++++ RAW DATA ++++
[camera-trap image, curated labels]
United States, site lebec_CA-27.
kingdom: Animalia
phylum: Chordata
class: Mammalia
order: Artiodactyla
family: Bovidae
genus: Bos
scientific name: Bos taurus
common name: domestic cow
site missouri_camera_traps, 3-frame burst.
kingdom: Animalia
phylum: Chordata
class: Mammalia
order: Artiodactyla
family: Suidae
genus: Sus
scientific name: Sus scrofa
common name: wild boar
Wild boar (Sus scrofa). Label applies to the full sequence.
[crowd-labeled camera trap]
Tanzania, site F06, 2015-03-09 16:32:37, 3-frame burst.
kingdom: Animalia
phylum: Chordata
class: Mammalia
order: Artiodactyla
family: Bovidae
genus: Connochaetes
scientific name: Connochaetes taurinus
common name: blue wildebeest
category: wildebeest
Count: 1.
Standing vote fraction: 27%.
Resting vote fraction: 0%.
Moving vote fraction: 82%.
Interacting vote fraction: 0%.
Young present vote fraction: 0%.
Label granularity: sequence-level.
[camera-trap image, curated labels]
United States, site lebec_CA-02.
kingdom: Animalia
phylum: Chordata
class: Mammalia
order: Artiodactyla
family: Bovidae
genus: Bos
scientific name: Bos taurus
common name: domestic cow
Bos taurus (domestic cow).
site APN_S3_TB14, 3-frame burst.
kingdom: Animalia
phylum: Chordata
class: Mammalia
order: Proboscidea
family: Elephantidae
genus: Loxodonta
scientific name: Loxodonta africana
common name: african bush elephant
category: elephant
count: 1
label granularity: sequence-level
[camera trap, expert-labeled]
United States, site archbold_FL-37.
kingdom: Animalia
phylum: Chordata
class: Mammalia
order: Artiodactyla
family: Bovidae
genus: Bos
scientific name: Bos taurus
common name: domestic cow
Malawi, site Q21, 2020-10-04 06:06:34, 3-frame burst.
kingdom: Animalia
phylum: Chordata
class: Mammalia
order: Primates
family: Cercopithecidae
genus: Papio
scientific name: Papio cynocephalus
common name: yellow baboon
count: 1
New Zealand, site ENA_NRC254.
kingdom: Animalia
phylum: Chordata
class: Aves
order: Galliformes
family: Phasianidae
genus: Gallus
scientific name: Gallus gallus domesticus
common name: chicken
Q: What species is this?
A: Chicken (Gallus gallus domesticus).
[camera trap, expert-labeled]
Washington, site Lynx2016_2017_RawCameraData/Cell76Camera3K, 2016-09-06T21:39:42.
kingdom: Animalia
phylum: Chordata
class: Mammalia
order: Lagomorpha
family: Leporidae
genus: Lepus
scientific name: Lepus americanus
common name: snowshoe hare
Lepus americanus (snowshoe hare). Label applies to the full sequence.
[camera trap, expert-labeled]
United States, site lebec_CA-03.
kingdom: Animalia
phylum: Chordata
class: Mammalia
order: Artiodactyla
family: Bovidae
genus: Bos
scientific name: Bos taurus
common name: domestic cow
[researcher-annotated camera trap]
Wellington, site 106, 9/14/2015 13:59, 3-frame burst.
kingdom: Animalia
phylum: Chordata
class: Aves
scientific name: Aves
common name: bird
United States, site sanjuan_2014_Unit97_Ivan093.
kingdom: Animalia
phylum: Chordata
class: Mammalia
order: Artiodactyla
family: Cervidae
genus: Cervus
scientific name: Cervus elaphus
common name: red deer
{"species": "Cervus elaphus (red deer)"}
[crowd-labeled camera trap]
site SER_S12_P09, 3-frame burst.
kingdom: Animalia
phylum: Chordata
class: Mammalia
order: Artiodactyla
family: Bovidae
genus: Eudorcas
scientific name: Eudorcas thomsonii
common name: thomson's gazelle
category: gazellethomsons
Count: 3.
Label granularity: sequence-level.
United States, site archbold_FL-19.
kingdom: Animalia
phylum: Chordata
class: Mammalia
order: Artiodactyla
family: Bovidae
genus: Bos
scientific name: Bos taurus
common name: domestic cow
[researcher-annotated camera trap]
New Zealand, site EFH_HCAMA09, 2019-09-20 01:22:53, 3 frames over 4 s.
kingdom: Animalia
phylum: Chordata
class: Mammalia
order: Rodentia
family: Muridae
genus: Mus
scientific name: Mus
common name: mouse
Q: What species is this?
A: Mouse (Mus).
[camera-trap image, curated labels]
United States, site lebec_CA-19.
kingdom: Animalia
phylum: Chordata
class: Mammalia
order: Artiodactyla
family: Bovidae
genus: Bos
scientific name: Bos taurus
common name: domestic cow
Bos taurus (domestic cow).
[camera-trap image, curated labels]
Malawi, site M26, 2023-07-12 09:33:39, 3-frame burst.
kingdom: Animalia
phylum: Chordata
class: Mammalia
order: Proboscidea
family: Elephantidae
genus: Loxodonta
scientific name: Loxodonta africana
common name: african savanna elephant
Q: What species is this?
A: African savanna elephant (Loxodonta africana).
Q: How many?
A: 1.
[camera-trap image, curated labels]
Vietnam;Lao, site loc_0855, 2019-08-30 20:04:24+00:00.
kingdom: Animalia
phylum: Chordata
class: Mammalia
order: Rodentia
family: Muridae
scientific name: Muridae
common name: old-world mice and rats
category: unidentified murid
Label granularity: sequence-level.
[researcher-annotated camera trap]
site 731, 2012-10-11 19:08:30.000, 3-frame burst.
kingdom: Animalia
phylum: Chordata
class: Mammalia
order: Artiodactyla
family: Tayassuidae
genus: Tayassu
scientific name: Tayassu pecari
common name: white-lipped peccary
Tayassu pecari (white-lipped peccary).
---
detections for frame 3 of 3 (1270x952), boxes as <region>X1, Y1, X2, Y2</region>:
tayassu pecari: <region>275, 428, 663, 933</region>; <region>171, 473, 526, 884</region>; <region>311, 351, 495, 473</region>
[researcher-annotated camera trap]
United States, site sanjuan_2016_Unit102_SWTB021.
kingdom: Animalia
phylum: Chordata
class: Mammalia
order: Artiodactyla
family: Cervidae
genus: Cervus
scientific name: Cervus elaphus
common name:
++++
▶ **EXERCISE BRIEF**:
Could you repeat every record above exactly as it appears?

▶ **SOLUTION TO THE PROBLEM**:
[camera-trap image, curated labels]
United States, site lebec_CA-27.
kingdom: Animalia
phylum: Chordata
class: Mammalia
order: Artiodactyla
family: Bovidae
genus: Bos
scientific name: Bos taurus
common name: domestic cow
site missouri_camera_traps, 3-frame burst.
kingdom: Animalia
phylum: Chordata
class: Mammalia
order: Artiodactyla
family: Suidae
genus: Sus
scientific name: Sus scrofa
common name: wild boar
Wild boar (Sus scrofa). Label applies to the full sequence.
[crowd-labeled camera trap]
Tanzania, site F06, 2015-03-09 16:32:37, 3-frame burst.
kingdom: Animalia
phylum: Chordata
class: Mammalia
order: Artiodactyla
family: Bovidae
genus: Connochaetes
scientific name: Connochaetes taurinus
common name: blue wildebeest
category: wildebeest
Count: 1.
Standing vote fraction: 27%.
Resting vote fraction: 0%.
Moving vote fraction: 82%.
Interacting vote fraction: 0%.
Young present vote fraction: 0%.
Label granularity: sequence-level.
[camera-trap image, curated labels]
United States, site lebec_CA-02.
kingdom: Animalia
phylum: Chordata
class: Mammalia
order: Artiodactyla
family: Bovidae
genus: Bos
scientific name: Bos taurus
common name: domestic cow
Bos taurus (domestic cow).
site APN_S3_TB14, 3-frame burst.
kingdom: Animalia
phylum: Chordata
class: Mammalia
order: Proboscidea
family: Elephantidae
genus: Loxodonta
scientific name: Loxodonta africana
common name: african bush elephant
category: elephant
count: 1
label granularity: sequence-level
[camera trap, expert-labeled]
United States, site archbold_FL-37.
kingdom: Animalia
phylum: Chordata
class: Mammalia
order: Artiodactyla
family: Bovidae
genus: Bos
scientific name: Bos taurus
common name: domestic cow
Malawi, site Q21, 2020-10-04 06:06:34, 3-frame burst.
kingdom: Animalia
phylum: Chordata
class: Mammalia
order: Primates
family: Cercopithecidae
genus: Papio
scientific name: Papio cynocephalus
common name: yellow baboon
count: 1
New Zealand, site ENA_NRC254.
kingdom: Animalia
phylum: Chordata
class: Aves
order: Galliformes
family: Phasianidae
genus: Gallus
scientific name: Gallus gallus domesticus
common name: chicken
Q: What species is this?
A: Chicken (Gallus gallus domesticus).
[camera trap, expert-labeled]
Washington, site Lynx2016_2017_RawCameraData/Cell76Camera3K, 2016-09-06T21:39:42.
kingdom: Animalia
phylum: Chordata
class: Mammalia
order: Lagomorpha
family: Leporidae
genus: Lepus
scientific name: Lepus americanus
common name: snowshoe hare
Lepus americanus (snowshoe hare). Label applies to the full sequence.
[camera trap, expert-labeled]
United States, site lebec_CA-03.
kingdom: Animalia
phylum: Chordata
class: Mammalia
order: Artiodactyla
family: Bovidae
genus: Bos
scientific name: Bos taurus
common name: domestic cow
[researcher-annotated camera trap]
Wellington, site 106, 9/14/2015 13:59, 3-frame burst.
kingdom: Animalia
phylum: Chordata
class: Aves
scientific name: Aves
common name: bird
United States, site sanjuan_2014_Unit97_Ivan093.
kingdom: Animalia
phylum: Chordata
class: Mammalia
order: Artiodactyla
family: Cervidae
genus: Cervus
scientific name: Cervus elaphus
common name: red deer
{"species": "Cervus elaphus (red deer)"}
[crowd-labeled camera trap]
site SER_S12_P09, 3-frame burst.
kingdom: Animalia
phylum: Chordata
class: Mammalia
order: Artiodactyla
family: Bovidae
genus: Eudorcas
scientific name: Eudorcas thomsonii
common name: thomson's gazelle
category: gazellethomsons
Count: 3.
Label granularity: sequence-level.
United States, site archbold_FL-19.
kingdom: Animalia
phylum: Chordata
class: Mammalia
order: Artiodactyla
family: Bovidae
genus: Bos
scientific name: Bos taurus
common name: domestic cow
[researcher-annotated camera trap]
New Zealand, site EFH_HCAMA09, 2019-09-20 01:22:53, 3 frames over 4 s.
kingdom: Animalia
phylum: Chordata
class: Mammalia
order: Rodentia
family: Muridae
genus: Mus
scientific name: Mus
common name: mouse
Q: What species is this?
A: Mouse (Mus).
[camera-trap image, curated labels]
United States, site lebec_CA-19.
kingdom: Animalia
phylum: Chordata
class: Mammalia
order: Artiodactyla
family: Bovidae
genus: Bos
scientific name: Bos taurus
common name: domestic cow
Bos taurus (domestic cow).
[camera-trap image, curated labels]
Malawi, site M26, 2023-07-12 09:33:39, 3-frame burst.
kingdom: Animalia
phylum: Chordata
class: Mammalia
order: Proboscidea
family: Elephantidae
genus: Loxodonta
scientific name: Loxodonta africana
common name: african savanna elephant
Q: What species is this?
A: African savanna elephant (Loxodonta africana).
Q: How many?
A: 1.
[camera-trap image, curated labels]
Vietnam;Lao, site loc_0855, 2019-08-30 20:04:24+00:00.
kingdom: Animalia
phylum: Chordata
class: Mammalia
order: Rodentia
family: Muridae
scientific name: Muridae
common name: old-world mice and rats
category: unidentified murid
Label granularity: sequence-level.
[researcher-annotated camera trap]
site 731, 2012-10-11 19:08:30.000, 3-frame burst.
kingdom: Animalia
phylum: Chordata
class: Mammalia
order: Artiodactyla
family: Tayassuidae
genus: Tayassu
scientific name: Tayassu pecari
common name: white-lipped peccary
Tayassu pecari (white-lipped peccary).
---
detections for frame 3 of 3 (1270x952), boxes as <region>X1, Y1, X2, Y2</region>:
tayassu pecari: <region>275, 428, 663, 933</region>; <region>171, 473, 526, 884</region>; <region>311, 351, 495, 473</region>
[researcher-annotated camera trap]
United States, site sanjuan_2016_Unit102_SWTB021.
kingdom: Animalia
phylum: Chordata
class: Mammalia
order: Artiodactyla
family: Cervidae
genus: Cervus
scientific name: Cervus elaphus
common name:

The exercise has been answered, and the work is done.